I tell Skyler how to get to my apartment complex before he starts up the truck. It seems to be taking forever to get there. The atmosphere is heavy. I can tell he is still angry at me. I wrap myself tightly in the tarp as I lean my face against the window. I feel tired. So freaking tired. It isn’t long until my eyes slowly close and I drift off to sleep.
I awake to a tapping on my shoulder. I glance at Skyler before looking to see that we are at the apartment complex.
“Thank you.” I gesture a bit begrudgingly. I go to unwrap the tarp from my body, but Skyler grabs my arm so I will look at him.
“Why are you like this?” He asks with narrowed eyes.
I shrug my shoulders.
His jaw clenches. “Do you want to know what I think?” He responds to my shoulder shrug.
Do I? I shrug again
Skyler’s eyes seem to light up in anger and disgust. “You act like you don’t care about anything or anyone, but that’s not true is it? The person who you really don’t care about is yourself.” He looks smug as if he is onto something.
How dare he.
For the second time since meeting him I lose it again. I lean over about to slap him across that smug looking, pretty boy face of his.
He grabs my arm before I can make contact. I swing at him with the other one, but he catches it too. I struggle with him as he keeps me tightly in his grasp. His intense eyes stare me down. They are mixed with what seems like anger and pity.
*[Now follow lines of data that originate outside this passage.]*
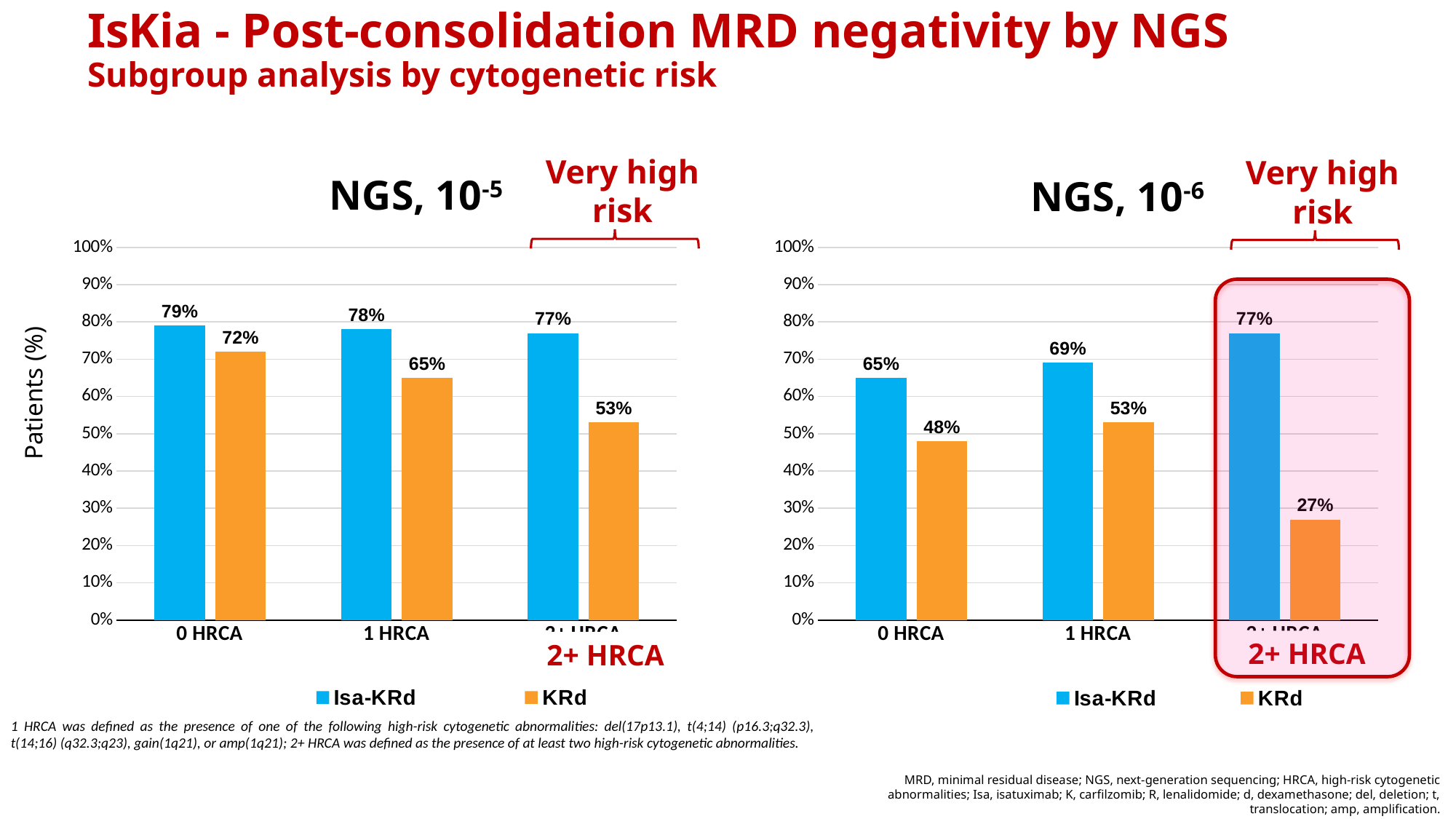
What kind of chart is the NGS, 10^-6 chart? Bar chart In the NGS, 10^-5 chart, what is the value for Isa-KRd in the 0 HRCA group? 79% In the NGS, 10^-6 chart, what is the difference between Isa-KRd and KRd in the 2+ HRCA group? 50% In the NGS, 10^-5 chart, what is the value for KRd in the 2+ HRCA group? 53% In the NGS, 10^-6 chart, what is the value for Isa-KRd in the 1 HRCA group? 69% In the NGS, 10^-6 chart, which is larger in the 0 HRCA group, Isa-KRd or KRd? Isa-KRd In the NGS, 10^-5 chart, which category has the highest Isa-KRd value? 0 HRCA How many series does the legend of the NGS, 10^-5 chart list? 2 In the NGS, 10^-5 chart, what is the difference between Isa-KRd and KRd in the 1 HRCA group? 13% In the NGS, 10^-6 chart, which category has the lowest KRd value? 2+ HRCA How many categories are shown on the x axis of the NGS, 10^-6 chart? 3 In the NGS, 10^-6 chart, what is the value for KRd in the 2+ HRCA group? 27%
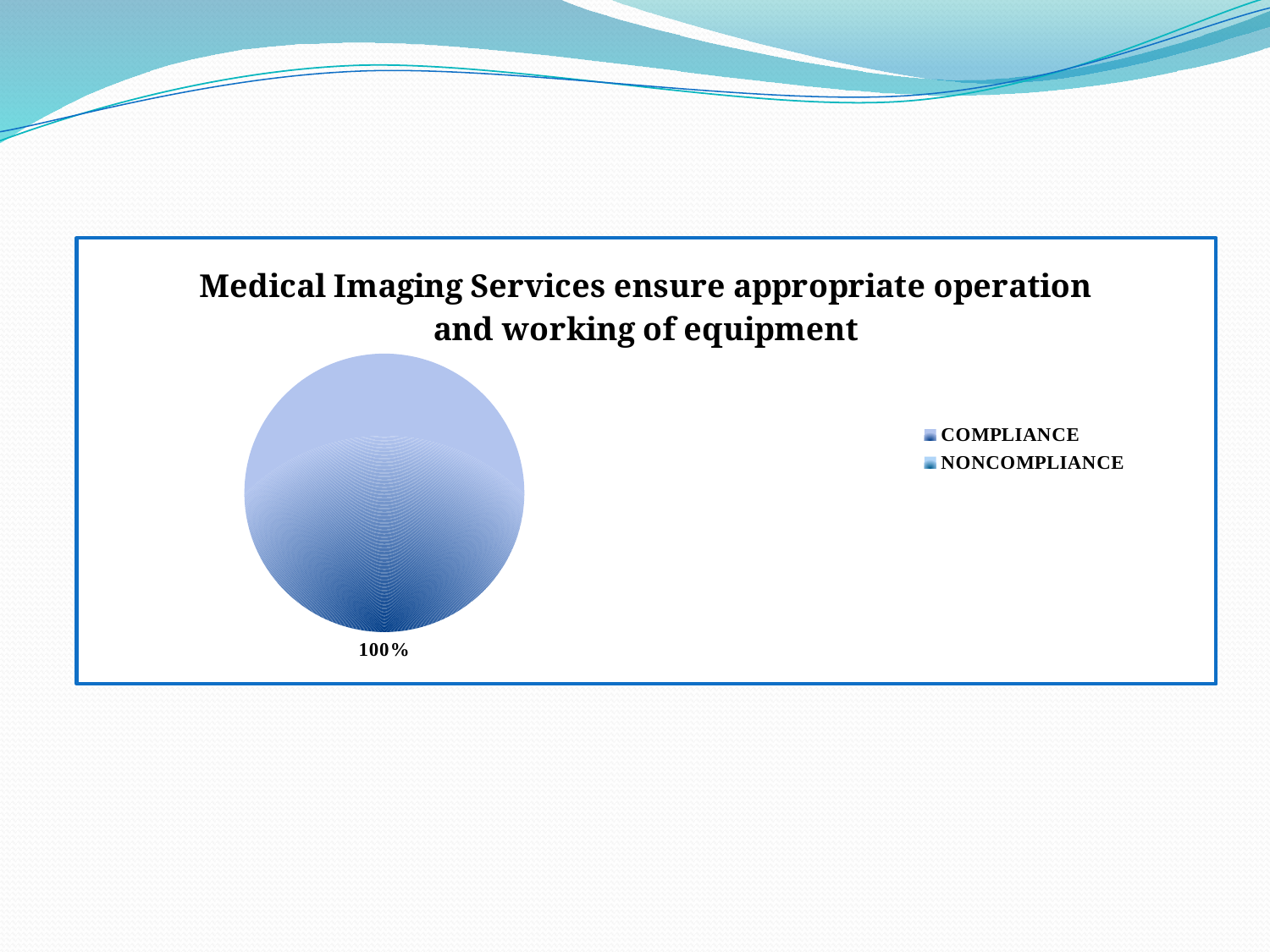
How many slices are visible in the pie? 1 Is the value shown on the pie greater or less than 50%? greater What percentage value is printed as the data label on the pie? 100% What kind of chart is shown on the slide? pie chart What share of the pie does the single visible slice take up? 100% How many entries does the chart's legend list? 2 What are the two categories listed in the legend? COMPLIANCE and NONCOMPLIANCE What is the title of the chart? Medical Imaging Services ensure appropriate operation and working of equipment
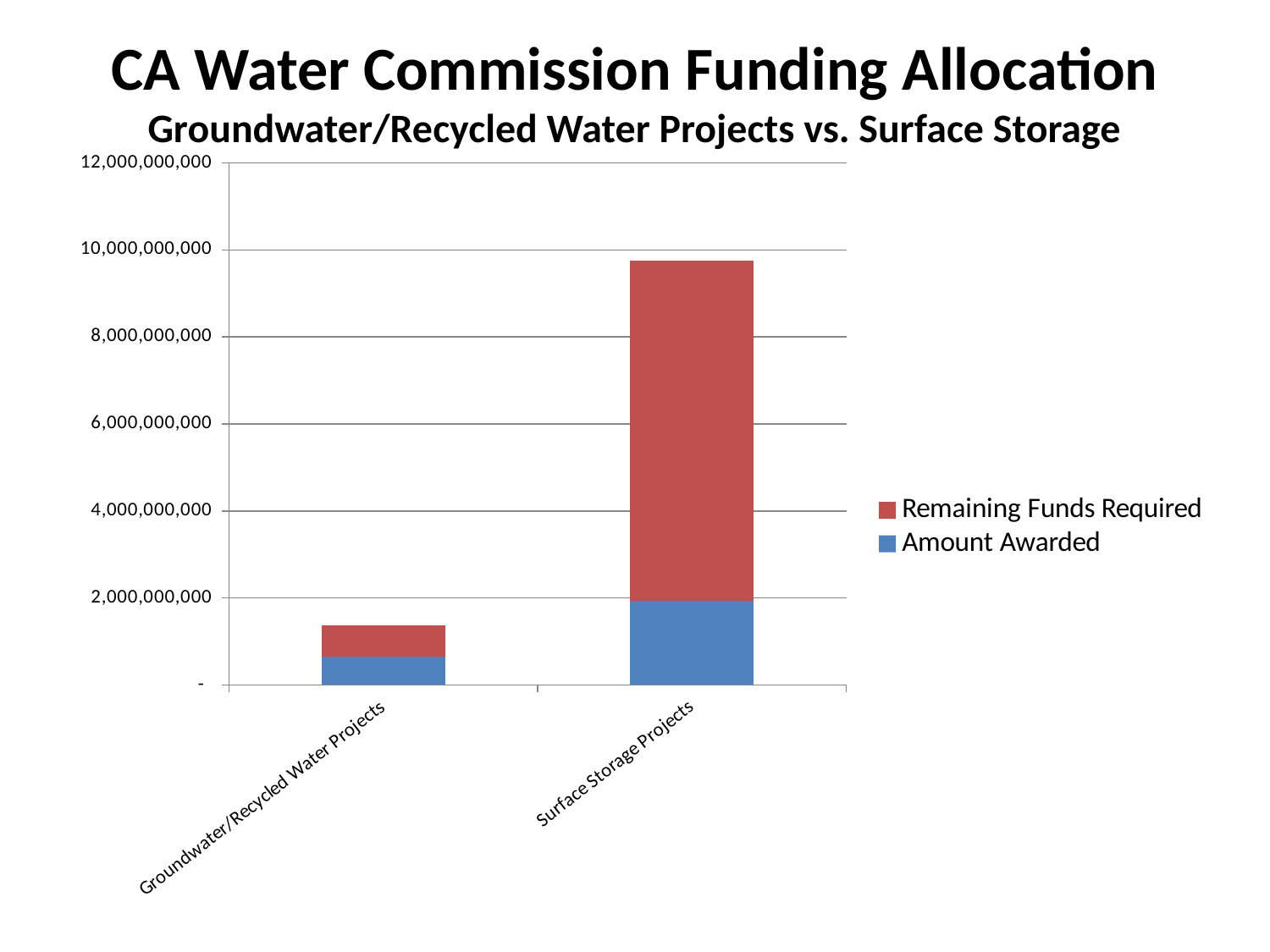
What are the two series listed in the legend? Remaining Funds Required and Amount Awarded Is the total bar for Surface Storage Projects greater or less than 10,000,000,000? less Which category has the taller total bar? Surface Storage Projects Which colour represents Amount Awarded? Blue Is the total bar for Surface Storage Projects greater or less than 8,000,000,000? greater Which category has the shorter total bar? Groundwater/Recycled Water Projects How many series does the legend list? 2 Which category has the larger Remaining Funds Required segment, Groundwater/Recycled Water Projects or Surface Storage Projects? Surface Storage Projects Is the Amount Awarded for Groundwater/Recycled Water Projects greater or less than 2,000,000,000? less How many project categories are shown on the x axis? 2 What kind of chart is shown on the slide? Stacked bar chart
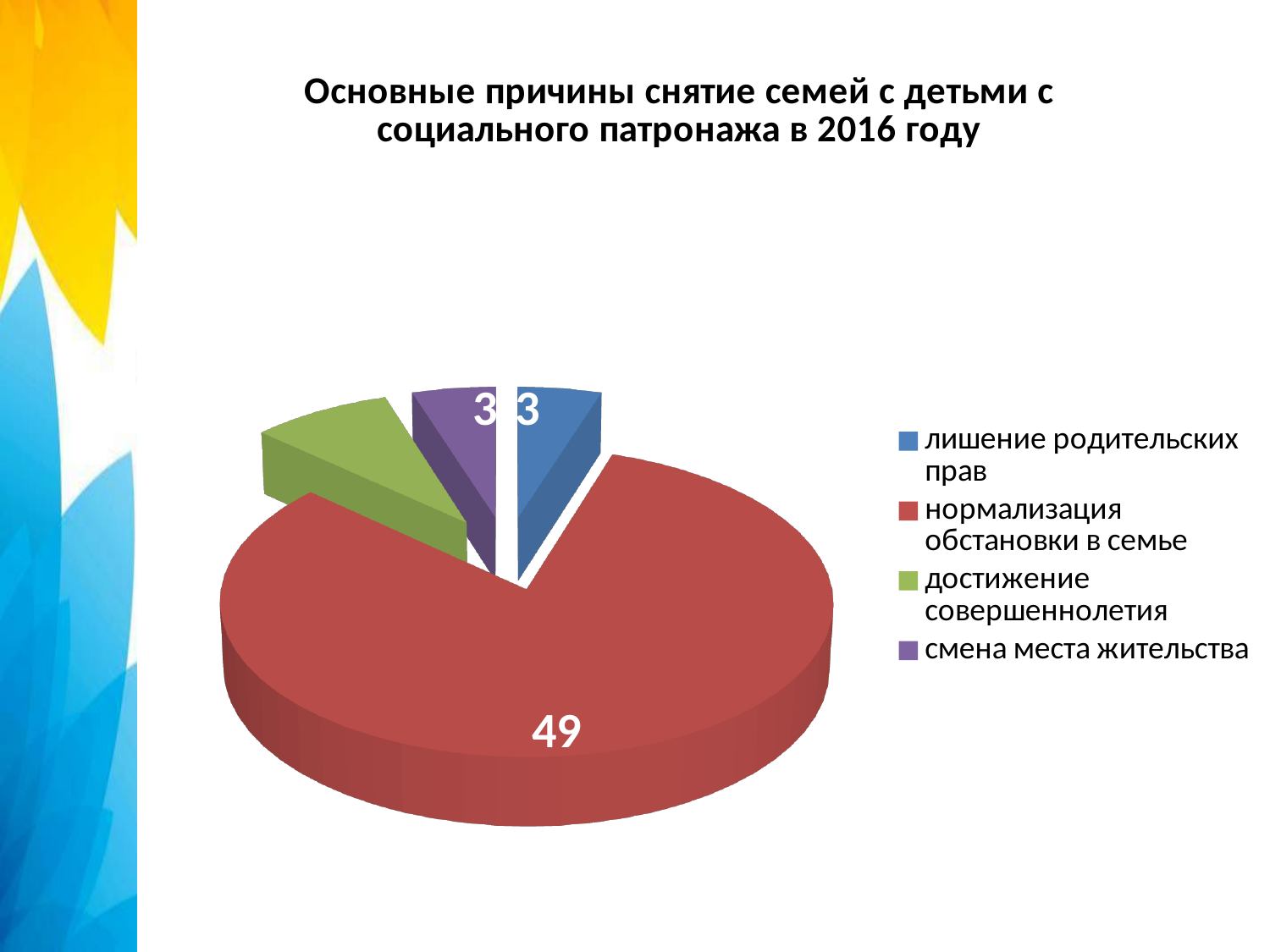
How many categories does the pie chart have? 4 What is the title of the chart? Основные причины снятие семей с детьми с социального патронажа в 2016 году Which category is shown in red in the legend? нормализация обстановки в семье What is the value for "нормализация обстановки в семье"? 49 Which is larger: "нормализация обстановки в семье" or "достижение совершеннолетия"? нормализация обстановки в семье Which is larger: "достижение совершеннолетия" or "лишение родительских прав"? достижение совершеннолетия What is the value for "смена места жительства"? 3 What is the difference between the values for "нормализация обстановки в семье" and "лишение родительских прав"? 46 What kind of chart is shown on the slide? pie chart What is the value for "лишение родительских прав"? 3 Which category has the largest slice of the pie? нормализация обстановки в семье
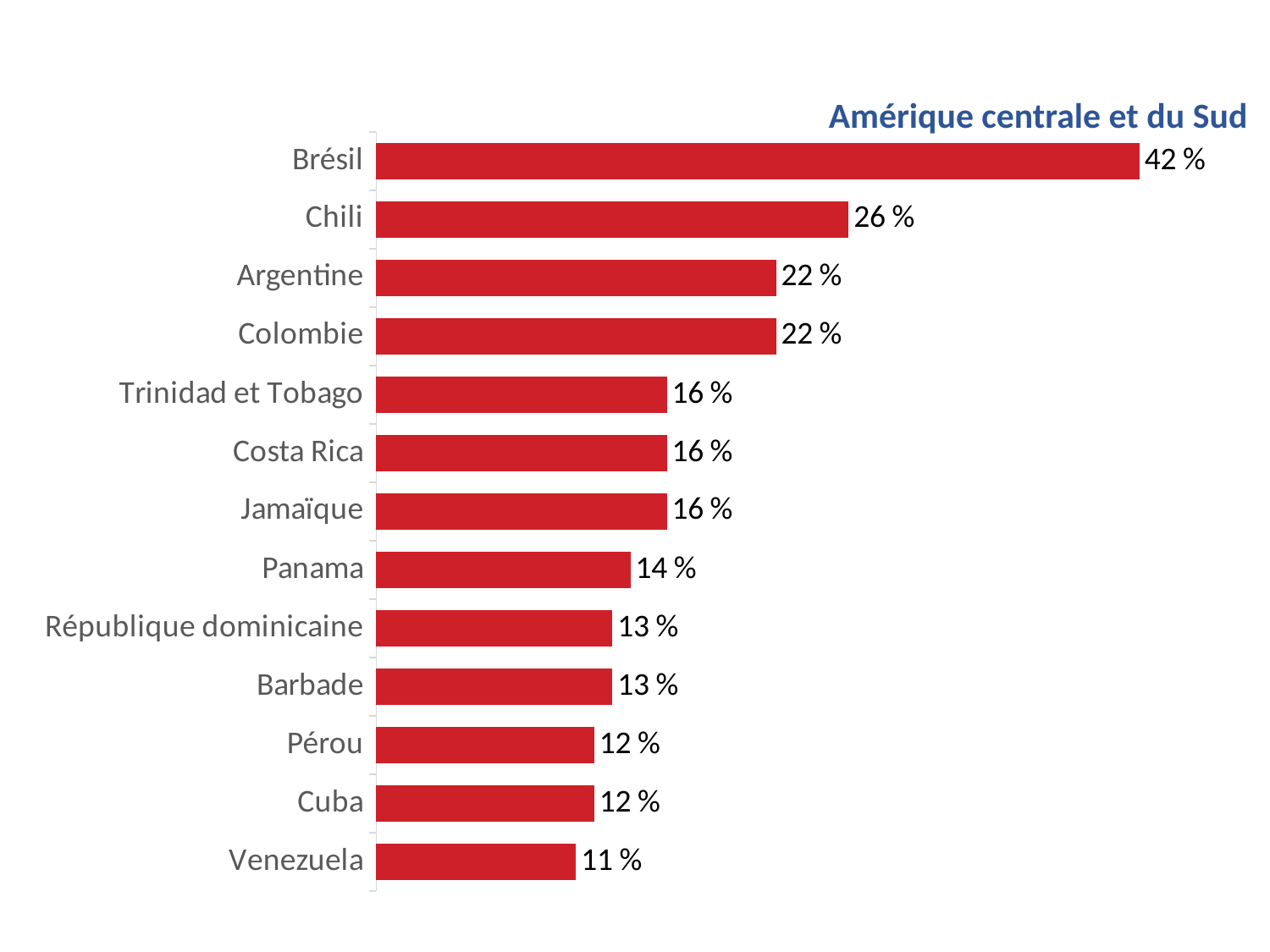
What is the value for Venezuela? 11 % What is the value for Brésil? 42 % What kind of chart is this? Bar chart Which country has the highest value? Brésil Which is larger, the value for Chili or the value for Colombie? Chili Which country has the lowest value? Venezuela What is the difference between the values for Brésil and Chili? 16 % What is the difference between the values for Argentine and Pérou? 10 % How many countries are shown in the chart? 13 What is the value for Panama? 14 % What is the value for Chili? 26 % What is the title of the chart? Amérique centrale et du Sud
I lose the energy and will to hit him. He lets go off me. I unwrap the tarp and throw it at him before exiting his truck. I slam the door as hard as I can manage before standing there on the sidewalk glaring at him.
He shakes his head at me before driving away.
Only after his truck is out of sight do I break down. There on the sidewalk outside my apartment building I bawl my eyes out.
How is it that no one else had notices yet this guy who I had only met earlier today can see so clearly through me? As angry as it makes me feel, I knew Skyler has hit the nail on the head when he says I don’t really care about myself.